**Do this:** Transcribe the lines verbatim, starting with the first line and ending with the line that contains "294L194 305L239 292L263", including both of those lines.

[Start Data supplied]

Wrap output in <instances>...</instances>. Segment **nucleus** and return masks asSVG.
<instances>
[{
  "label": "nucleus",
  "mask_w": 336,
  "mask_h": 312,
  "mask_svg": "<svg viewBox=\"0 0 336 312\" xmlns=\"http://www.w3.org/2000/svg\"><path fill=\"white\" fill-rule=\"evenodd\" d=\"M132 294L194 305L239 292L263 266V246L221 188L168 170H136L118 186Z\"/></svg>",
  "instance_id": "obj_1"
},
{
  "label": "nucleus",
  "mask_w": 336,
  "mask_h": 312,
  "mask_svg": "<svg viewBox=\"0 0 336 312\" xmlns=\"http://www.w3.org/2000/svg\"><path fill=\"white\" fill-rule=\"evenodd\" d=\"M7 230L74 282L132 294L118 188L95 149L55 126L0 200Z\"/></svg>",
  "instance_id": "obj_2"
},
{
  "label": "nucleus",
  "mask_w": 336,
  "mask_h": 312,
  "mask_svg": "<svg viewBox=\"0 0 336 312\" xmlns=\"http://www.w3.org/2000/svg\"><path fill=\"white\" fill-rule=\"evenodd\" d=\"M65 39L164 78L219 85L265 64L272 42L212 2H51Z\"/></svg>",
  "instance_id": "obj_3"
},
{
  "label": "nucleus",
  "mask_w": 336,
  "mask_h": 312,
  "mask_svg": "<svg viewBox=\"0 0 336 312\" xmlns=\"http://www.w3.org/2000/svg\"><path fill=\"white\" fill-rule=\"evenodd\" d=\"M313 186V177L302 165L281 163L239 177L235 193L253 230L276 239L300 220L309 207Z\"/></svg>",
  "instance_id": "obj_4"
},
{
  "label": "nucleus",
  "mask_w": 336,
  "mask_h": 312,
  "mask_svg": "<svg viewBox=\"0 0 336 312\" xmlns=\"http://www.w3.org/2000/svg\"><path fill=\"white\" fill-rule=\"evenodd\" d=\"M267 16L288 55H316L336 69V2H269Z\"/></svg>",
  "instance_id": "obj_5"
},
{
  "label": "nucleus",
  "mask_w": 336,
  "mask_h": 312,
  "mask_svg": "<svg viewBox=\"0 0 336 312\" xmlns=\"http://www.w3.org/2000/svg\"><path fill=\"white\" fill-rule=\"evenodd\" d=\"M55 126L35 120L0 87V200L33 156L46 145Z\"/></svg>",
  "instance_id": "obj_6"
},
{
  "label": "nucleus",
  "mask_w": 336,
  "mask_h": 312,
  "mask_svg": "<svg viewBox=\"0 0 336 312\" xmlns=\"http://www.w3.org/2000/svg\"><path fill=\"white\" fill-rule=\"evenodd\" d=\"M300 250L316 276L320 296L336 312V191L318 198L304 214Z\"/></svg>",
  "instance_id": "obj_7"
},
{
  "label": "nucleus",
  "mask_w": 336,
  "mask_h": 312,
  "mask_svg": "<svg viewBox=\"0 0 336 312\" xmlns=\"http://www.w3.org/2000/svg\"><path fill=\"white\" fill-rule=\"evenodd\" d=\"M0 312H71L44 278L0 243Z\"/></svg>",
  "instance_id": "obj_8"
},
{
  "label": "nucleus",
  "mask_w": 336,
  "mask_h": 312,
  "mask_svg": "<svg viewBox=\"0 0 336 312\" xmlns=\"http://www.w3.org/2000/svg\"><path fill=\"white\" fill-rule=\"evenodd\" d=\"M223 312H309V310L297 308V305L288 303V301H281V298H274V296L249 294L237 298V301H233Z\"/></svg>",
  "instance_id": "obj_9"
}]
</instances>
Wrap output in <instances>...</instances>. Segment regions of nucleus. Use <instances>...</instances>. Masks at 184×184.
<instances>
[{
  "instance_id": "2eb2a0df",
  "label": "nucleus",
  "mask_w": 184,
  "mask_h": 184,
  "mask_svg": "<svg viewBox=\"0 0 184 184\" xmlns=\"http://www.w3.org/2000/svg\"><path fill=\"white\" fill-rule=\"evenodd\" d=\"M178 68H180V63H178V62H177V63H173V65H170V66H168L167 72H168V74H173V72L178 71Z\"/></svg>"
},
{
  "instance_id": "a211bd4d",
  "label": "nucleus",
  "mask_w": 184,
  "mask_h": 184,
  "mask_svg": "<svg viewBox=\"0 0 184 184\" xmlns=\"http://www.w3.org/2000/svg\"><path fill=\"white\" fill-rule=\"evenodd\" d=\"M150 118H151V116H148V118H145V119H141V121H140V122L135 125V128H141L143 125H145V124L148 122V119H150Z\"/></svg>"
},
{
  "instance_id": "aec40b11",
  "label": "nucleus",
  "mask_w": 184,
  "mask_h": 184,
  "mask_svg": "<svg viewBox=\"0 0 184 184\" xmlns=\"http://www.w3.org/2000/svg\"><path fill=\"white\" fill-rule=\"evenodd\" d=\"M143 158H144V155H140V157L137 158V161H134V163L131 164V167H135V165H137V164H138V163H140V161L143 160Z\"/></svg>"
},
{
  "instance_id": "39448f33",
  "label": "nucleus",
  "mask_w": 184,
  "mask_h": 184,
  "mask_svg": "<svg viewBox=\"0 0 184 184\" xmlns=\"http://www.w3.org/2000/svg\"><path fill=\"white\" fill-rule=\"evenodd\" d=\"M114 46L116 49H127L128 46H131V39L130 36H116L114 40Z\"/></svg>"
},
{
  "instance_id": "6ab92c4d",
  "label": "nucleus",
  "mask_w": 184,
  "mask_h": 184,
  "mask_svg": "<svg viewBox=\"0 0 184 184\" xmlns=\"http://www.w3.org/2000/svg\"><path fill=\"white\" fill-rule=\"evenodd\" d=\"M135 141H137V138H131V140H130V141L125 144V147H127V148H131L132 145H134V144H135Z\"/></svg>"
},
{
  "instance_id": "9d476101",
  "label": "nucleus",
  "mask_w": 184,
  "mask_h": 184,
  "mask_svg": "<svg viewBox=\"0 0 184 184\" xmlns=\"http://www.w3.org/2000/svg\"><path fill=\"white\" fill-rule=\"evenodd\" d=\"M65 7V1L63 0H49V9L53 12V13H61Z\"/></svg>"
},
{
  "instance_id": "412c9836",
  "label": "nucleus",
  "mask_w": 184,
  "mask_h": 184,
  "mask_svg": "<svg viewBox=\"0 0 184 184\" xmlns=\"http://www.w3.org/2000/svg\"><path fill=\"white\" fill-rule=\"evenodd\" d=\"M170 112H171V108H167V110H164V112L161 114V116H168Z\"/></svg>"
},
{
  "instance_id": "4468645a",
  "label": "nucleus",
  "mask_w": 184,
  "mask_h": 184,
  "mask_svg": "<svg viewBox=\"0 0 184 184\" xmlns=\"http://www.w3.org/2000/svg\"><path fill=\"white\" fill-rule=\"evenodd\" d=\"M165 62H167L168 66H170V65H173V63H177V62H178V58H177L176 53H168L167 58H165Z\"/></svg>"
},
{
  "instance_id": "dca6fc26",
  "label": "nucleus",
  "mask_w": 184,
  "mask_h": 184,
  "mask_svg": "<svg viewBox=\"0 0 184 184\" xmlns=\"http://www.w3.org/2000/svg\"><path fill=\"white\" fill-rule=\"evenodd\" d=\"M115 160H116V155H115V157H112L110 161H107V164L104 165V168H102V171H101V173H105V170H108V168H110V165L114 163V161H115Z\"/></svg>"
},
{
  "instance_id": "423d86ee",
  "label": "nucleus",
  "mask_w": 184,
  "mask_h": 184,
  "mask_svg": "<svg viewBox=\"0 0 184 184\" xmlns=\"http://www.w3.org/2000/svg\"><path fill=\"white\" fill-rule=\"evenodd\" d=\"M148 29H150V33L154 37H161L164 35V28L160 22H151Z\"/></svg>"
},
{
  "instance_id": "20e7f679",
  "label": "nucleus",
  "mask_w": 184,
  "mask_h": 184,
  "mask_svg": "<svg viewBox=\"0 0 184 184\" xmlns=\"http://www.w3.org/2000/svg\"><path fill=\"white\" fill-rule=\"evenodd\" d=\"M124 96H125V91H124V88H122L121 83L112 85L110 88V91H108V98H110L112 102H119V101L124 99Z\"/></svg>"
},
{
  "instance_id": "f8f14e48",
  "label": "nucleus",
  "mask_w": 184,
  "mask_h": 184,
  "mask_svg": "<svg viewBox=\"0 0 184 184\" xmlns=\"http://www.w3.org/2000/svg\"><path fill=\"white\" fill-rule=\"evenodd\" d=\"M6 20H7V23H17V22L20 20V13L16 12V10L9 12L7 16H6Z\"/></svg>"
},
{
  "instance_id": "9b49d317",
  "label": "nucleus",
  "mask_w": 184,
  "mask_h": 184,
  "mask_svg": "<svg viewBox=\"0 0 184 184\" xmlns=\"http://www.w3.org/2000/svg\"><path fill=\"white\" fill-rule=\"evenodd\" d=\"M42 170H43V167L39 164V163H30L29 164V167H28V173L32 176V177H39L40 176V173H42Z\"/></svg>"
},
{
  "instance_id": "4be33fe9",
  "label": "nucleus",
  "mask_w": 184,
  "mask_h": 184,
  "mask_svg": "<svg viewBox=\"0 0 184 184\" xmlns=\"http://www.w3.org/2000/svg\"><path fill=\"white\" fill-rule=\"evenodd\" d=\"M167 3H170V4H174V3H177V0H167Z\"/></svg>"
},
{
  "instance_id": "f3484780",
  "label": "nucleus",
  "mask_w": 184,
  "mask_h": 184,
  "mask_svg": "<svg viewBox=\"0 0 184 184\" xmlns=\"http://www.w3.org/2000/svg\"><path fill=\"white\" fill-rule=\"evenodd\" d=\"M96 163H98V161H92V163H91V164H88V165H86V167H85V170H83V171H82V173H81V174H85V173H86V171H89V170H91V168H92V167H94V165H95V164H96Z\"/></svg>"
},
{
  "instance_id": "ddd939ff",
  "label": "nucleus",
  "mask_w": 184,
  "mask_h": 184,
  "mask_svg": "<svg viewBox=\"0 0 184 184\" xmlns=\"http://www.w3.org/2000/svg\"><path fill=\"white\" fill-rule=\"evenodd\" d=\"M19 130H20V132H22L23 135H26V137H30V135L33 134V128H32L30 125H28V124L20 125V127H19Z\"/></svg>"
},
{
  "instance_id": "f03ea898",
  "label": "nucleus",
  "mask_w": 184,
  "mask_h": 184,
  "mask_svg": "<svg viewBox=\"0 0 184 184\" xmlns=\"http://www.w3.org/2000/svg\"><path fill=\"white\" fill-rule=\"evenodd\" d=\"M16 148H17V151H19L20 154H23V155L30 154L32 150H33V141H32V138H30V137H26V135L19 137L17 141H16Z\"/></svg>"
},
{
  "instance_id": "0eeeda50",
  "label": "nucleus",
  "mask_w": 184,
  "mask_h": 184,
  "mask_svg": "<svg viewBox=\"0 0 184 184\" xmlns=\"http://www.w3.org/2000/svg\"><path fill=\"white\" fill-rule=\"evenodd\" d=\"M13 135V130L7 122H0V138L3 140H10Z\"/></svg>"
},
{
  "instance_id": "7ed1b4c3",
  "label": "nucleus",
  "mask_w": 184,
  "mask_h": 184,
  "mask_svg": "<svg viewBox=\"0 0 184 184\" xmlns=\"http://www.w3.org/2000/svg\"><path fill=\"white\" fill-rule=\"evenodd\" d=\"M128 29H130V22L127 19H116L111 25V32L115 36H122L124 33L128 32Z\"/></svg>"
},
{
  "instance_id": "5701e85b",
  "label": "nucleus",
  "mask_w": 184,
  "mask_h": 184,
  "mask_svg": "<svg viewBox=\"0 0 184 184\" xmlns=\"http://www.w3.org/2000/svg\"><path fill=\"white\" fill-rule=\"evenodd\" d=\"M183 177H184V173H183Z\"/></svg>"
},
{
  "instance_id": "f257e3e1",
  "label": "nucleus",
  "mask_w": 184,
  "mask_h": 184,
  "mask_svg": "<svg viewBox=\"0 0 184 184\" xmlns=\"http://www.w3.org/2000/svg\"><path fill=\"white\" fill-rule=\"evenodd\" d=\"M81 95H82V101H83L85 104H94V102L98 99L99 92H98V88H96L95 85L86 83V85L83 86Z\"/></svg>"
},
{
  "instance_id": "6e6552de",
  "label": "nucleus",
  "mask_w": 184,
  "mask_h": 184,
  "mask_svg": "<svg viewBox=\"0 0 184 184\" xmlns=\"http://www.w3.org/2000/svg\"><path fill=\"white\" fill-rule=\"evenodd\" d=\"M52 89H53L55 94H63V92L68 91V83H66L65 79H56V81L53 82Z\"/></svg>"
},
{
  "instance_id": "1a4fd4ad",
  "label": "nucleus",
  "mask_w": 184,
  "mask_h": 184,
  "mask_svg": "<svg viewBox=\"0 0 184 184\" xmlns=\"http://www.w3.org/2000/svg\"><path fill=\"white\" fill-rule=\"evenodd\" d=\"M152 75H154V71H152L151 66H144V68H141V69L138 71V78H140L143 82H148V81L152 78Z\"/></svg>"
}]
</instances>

[End Data supplied]

**Result below:**
Wrap output in <instances>...</instances>. Segment **nucleus** and return masks asSVG.
<instances>
[{
  "label": "nucleus",
  "mask_w": 336,
  "mask_h": 312,
  "mask_svg": "<svg viewBox=\"0 0 336 312\" xmlns=\"http://www.w3.org/2000/svg\"><path fill=\"white\" fill-rule=\"evenodd\" d=\"M132 294L194 305L239 292L263 266V246L221 188L168 170H136L118 186Z\"/></svg>",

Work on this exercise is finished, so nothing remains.